PARTES DEL EJERCICIO:
**a)** Resume en dos oraciones el texto sobre el influyentismo.
**b)** Devuelve sin cambios el fragmento del texto sobre el influyentismo que empieza con las palabras que contienen "Llora, el país" y termina con "o un cargo.".

SECCIÓN DE TEXTO:
***

Llora, el país amado…
Ser influyente en una sociedad tan marcada por la desigualdad en México es una de las grandes deudas que tiene la clase gobernante con la sociedad. Lo que a veces señalamos como populismo no siempre lo es, porque dar espacios a quienes antes no lo habían tenido en ocasiones nos habla más de justicia social que de otra cosa.
Sin embargo el influyentismo, ser o sentirse influyente por la posición de uno o de alguien cercano a uno, es una práctica común en todos los espacios de poder. Desde el más pequeño de los municipios, hasta la familia del presidente de la República, y en ocasiones no nada más por su primer círculo o verdaderamente cercanos, sino también por alguno o alguna que conoce a la persona con poder y presume una foto, un mensaje, un chat o un cargo.

***

DATOS PROPORCIONADOS:
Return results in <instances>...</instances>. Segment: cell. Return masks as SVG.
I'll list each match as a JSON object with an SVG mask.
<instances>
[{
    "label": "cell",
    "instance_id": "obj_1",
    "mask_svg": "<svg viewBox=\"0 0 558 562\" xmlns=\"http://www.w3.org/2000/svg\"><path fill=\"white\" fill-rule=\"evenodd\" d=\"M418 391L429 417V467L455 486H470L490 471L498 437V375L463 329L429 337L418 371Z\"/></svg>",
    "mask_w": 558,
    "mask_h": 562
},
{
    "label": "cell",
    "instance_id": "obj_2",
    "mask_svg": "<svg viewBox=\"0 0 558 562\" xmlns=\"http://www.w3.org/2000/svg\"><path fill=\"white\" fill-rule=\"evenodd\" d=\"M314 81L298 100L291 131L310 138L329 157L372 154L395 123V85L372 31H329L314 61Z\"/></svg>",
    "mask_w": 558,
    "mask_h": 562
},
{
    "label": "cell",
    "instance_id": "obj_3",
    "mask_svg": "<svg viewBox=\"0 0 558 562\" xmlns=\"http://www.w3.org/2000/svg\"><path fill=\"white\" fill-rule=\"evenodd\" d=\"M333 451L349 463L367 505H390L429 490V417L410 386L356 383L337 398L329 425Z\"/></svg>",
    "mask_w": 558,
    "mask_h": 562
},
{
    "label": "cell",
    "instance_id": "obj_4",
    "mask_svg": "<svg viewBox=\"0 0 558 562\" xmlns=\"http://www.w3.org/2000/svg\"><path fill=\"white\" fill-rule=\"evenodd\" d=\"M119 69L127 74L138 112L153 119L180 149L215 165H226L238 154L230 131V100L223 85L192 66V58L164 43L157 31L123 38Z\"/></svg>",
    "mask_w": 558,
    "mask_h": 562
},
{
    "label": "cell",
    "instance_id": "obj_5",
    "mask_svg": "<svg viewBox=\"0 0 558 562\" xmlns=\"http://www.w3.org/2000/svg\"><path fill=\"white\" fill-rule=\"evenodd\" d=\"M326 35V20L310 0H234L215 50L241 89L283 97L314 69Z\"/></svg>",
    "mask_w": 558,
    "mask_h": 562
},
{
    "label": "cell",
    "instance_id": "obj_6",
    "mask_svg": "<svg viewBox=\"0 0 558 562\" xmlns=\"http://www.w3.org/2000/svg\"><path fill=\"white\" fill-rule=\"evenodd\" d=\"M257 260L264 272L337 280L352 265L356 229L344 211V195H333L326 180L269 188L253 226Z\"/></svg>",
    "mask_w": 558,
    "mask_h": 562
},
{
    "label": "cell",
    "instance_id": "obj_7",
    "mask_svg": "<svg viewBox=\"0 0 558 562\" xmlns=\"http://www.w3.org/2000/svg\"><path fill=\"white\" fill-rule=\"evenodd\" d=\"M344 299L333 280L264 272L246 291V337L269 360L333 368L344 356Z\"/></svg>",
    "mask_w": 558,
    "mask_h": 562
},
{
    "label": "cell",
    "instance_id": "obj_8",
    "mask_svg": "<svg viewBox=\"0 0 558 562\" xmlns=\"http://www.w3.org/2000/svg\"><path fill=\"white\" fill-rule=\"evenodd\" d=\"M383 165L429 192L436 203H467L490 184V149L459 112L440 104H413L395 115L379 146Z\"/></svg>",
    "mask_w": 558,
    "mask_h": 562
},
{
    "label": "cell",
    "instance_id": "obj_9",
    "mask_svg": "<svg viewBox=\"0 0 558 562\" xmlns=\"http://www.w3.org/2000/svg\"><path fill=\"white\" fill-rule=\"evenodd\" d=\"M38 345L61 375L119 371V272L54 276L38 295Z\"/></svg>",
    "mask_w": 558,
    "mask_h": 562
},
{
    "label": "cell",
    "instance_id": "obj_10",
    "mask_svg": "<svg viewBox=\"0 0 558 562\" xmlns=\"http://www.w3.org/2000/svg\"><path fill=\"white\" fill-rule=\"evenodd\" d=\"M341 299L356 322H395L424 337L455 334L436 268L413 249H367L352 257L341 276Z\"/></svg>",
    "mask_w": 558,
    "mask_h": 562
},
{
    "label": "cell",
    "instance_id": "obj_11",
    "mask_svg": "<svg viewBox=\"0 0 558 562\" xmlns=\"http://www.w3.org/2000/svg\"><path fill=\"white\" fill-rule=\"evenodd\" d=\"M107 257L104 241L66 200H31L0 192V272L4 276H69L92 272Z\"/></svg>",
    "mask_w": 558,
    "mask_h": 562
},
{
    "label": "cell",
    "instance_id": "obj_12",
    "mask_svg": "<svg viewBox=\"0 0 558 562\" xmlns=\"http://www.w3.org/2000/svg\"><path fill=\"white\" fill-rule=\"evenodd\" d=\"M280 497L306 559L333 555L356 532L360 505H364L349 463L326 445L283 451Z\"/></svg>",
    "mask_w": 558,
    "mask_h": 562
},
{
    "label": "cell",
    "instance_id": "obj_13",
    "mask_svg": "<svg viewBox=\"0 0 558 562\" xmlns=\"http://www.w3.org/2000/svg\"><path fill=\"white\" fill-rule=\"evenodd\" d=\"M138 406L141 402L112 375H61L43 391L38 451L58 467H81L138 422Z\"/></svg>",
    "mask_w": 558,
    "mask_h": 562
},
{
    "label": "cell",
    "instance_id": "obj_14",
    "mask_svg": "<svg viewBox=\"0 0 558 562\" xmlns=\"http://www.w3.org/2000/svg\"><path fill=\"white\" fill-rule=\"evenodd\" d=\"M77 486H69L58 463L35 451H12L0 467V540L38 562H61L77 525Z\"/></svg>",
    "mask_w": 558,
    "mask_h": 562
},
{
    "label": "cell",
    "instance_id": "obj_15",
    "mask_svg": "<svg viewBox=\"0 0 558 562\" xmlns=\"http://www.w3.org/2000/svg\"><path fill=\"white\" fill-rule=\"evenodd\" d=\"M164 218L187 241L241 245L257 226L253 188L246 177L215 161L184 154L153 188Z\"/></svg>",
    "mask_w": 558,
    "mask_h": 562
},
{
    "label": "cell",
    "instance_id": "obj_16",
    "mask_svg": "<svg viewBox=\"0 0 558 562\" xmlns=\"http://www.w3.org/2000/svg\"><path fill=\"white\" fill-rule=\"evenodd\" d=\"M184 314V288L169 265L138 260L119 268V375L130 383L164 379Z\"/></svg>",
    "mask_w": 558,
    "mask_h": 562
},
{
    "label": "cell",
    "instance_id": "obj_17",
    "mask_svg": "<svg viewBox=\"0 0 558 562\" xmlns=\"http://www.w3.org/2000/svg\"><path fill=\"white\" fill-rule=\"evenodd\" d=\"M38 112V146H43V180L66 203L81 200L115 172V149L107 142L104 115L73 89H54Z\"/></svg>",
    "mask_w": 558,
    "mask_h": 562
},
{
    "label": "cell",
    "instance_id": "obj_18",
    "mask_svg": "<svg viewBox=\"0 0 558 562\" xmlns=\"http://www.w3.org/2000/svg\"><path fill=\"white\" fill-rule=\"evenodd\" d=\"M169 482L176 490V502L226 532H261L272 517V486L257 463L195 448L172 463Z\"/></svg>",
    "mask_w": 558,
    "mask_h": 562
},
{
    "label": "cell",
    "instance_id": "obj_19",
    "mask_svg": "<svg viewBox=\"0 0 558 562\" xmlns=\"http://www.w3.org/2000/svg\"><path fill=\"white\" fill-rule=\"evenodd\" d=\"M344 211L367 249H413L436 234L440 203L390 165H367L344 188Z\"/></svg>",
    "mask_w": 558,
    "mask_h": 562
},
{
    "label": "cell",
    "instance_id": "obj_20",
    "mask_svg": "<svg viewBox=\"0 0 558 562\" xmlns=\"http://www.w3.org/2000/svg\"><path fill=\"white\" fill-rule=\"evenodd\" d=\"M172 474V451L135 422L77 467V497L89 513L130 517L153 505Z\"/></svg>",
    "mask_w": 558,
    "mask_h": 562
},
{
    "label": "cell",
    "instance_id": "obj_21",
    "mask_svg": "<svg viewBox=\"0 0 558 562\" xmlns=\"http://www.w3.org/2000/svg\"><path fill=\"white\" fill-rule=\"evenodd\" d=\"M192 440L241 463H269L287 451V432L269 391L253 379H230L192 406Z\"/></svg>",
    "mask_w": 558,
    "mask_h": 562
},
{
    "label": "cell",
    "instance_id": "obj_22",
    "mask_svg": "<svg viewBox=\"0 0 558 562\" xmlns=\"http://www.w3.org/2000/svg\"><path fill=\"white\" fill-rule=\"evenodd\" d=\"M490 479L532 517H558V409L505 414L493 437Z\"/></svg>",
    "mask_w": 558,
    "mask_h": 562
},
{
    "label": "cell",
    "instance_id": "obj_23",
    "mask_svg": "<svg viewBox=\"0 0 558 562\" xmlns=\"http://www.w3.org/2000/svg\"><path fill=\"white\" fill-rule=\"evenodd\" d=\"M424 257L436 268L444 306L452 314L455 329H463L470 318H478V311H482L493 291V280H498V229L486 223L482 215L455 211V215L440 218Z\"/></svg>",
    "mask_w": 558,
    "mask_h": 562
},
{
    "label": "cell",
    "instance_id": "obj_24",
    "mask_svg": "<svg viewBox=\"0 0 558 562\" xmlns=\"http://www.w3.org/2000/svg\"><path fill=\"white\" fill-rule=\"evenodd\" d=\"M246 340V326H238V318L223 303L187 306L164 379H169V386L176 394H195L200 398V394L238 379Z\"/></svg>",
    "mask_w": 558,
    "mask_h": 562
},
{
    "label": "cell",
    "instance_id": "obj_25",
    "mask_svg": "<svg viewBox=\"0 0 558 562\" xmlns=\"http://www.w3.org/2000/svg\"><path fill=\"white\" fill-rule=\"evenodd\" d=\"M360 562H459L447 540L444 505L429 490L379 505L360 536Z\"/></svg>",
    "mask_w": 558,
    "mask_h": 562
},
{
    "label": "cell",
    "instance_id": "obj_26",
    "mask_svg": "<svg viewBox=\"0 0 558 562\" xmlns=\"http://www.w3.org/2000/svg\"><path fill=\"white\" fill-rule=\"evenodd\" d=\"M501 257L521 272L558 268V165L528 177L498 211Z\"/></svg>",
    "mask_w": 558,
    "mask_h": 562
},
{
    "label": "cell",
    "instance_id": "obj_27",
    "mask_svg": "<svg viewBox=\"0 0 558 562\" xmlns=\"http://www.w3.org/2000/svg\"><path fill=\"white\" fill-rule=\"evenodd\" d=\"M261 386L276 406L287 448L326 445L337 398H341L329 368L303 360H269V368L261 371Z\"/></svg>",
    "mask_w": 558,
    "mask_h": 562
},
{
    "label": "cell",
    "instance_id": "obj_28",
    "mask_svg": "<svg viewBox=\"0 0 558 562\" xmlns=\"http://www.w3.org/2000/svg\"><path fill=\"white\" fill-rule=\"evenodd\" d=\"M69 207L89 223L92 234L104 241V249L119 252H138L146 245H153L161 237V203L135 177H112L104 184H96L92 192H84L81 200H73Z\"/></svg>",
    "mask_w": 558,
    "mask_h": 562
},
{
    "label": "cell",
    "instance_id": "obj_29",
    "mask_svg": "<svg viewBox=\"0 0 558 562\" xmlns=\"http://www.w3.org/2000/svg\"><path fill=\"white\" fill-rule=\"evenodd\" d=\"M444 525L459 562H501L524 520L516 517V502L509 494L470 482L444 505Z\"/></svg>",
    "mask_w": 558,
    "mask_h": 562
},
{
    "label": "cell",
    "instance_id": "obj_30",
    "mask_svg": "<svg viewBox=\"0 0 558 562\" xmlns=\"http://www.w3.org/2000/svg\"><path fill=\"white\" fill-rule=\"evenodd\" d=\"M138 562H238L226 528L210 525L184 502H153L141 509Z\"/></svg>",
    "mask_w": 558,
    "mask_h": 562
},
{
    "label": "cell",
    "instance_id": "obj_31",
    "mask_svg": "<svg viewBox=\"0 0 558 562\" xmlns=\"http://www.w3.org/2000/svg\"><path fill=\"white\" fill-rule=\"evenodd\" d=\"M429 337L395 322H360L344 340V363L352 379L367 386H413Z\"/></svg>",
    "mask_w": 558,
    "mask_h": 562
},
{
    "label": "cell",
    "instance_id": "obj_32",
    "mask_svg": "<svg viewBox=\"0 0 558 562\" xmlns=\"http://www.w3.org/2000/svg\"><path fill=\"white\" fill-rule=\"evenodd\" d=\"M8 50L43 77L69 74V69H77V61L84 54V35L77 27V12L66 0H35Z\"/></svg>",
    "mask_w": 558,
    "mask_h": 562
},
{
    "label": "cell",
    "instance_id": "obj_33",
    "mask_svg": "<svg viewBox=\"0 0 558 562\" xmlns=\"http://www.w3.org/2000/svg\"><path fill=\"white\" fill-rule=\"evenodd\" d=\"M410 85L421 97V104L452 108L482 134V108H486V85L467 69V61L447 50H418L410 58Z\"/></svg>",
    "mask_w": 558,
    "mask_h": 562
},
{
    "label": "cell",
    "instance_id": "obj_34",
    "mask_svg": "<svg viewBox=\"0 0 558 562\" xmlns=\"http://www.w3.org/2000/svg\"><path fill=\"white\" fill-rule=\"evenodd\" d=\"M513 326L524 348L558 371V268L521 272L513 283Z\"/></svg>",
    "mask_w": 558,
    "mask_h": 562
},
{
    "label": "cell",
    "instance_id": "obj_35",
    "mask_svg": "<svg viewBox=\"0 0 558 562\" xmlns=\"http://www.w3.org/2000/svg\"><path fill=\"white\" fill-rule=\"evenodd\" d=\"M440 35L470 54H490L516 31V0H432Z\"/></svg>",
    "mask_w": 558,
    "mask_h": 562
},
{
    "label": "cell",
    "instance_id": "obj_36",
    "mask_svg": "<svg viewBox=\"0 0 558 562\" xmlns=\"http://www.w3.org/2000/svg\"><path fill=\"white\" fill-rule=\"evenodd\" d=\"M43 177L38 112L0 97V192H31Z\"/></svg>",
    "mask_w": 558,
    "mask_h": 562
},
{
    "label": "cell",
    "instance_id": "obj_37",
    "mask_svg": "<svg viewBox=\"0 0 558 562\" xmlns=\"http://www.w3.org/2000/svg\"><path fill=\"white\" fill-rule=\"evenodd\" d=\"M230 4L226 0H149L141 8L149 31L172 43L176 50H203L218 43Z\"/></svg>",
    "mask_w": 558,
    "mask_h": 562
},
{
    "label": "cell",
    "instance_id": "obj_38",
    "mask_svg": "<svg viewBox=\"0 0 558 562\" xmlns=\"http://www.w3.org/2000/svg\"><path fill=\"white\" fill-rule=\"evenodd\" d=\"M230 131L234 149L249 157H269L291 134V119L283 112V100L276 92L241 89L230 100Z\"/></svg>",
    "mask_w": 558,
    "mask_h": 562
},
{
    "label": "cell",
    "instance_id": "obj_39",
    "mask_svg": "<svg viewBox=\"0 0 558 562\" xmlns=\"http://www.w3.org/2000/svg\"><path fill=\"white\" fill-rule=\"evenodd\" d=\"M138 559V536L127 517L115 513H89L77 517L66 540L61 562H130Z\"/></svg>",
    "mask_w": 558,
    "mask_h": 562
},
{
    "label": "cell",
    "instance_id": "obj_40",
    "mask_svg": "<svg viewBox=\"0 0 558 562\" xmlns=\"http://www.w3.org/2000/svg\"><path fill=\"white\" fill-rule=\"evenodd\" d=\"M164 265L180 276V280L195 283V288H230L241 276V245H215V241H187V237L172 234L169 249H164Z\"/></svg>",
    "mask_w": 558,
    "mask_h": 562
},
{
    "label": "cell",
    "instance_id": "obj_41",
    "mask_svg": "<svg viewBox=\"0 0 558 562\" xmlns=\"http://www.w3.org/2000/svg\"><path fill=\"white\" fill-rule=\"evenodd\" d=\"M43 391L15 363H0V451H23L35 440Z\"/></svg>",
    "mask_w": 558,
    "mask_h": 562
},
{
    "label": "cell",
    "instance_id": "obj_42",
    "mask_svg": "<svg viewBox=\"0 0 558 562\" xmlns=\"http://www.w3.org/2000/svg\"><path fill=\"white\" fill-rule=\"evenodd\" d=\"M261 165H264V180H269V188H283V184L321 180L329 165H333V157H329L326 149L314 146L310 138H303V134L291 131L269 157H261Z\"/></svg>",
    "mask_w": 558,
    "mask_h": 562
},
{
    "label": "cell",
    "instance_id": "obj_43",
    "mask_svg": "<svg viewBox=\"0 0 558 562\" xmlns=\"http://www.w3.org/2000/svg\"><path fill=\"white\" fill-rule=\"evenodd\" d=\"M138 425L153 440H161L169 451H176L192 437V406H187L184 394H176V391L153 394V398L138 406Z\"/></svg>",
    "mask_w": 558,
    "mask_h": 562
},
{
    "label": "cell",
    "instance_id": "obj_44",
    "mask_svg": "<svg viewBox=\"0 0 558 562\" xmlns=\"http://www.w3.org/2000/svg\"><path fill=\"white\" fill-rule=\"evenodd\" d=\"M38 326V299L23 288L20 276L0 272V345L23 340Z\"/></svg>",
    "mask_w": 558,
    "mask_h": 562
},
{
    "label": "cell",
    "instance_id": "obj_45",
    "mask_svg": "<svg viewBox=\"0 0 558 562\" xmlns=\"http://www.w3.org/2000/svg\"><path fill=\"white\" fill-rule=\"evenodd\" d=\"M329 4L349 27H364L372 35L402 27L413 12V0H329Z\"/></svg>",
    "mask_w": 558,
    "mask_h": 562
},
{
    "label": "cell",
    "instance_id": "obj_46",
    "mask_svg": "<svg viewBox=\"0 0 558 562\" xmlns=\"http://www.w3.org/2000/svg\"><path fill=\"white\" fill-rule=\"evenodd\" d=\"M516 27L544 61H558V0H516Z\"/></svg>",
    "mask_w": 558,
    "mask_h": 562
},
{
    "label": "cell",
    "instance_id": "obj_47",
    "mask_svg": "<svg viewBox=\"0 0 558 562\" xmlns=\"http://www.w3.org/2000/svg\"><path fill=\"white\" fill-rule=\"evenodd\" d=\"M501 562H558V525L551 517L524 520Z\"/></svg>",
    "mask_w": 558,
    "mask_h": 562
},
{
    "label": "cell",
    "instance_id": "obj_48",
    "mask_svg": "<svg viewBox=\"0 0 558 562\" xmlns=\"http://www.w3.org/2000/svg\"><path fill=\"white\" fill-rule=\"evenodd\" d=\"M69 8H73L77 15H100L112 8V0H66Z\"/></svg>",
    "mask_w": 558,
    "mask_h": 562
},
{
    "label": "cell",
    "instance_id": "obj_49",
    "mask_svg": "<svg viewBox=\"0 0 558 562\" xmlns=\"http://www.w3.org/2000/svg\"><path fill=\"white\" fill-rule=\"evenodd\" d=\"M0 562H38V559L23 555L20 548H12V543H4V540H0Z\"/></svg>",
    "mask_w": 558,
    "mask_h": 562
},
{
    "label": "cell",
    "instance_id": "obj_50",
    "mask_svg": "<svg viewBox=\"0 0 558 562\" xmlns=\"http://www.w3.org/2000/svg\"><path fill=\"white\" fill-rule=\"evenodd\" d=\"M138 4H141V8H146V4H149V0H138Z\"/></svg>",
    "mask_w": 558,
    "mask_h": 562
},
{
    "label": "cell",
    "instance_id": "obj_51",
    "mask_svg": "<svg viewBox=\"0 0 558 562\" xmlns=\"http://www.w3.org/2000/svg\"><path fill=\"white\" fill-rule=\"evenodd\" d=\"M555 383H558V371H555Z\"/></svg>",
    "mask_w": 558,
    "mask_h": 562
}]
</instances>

***

RESULTADOS POR TAREA:
**a)** El texto sostiene que lo que a veces se llama populismo no siempre lo es, porque dar espacios a quienes antes no los habían tenido puede tener más que ver con la justicia social. En cambio, el influyentismo, que consiste en ser o sentirse influyente por la posición propia o de alguien cercano, es una práctica común en todos los espacios de poder, desde el municipio más pequeño hasta la familia del presidente, e incluye a quienes solo presumen una foto, un mensaje, un chat o un cargo.

**b)**
Llora, el país amado…
Ser influyente en una sociedad tan marcada por la desigualdad en México es una de las grandes deudas que tiene la clase gobernante con la sociedad. Lo que a veces señalamos como populismo no siempre lo es, porque dar espacios a quienes antes no lo habían tenido en ocasiones nos habla más de justicia social que de otra cosa.
Sin embargo el influyentismo, ser o sentirse influyente por la posición de uno o de alguien cercano a uno, es una práctica común en todos los espacios de poder. Desde el más pequeño de los municipios, hasta la familia del presidente de la República, y en ocasiones no nada más por su primer círculo o verdaderamente cercanos, sino también por alguno o alguna que conoce a la persona con poder y presume una foto, un mensaje, un chat o un cargo.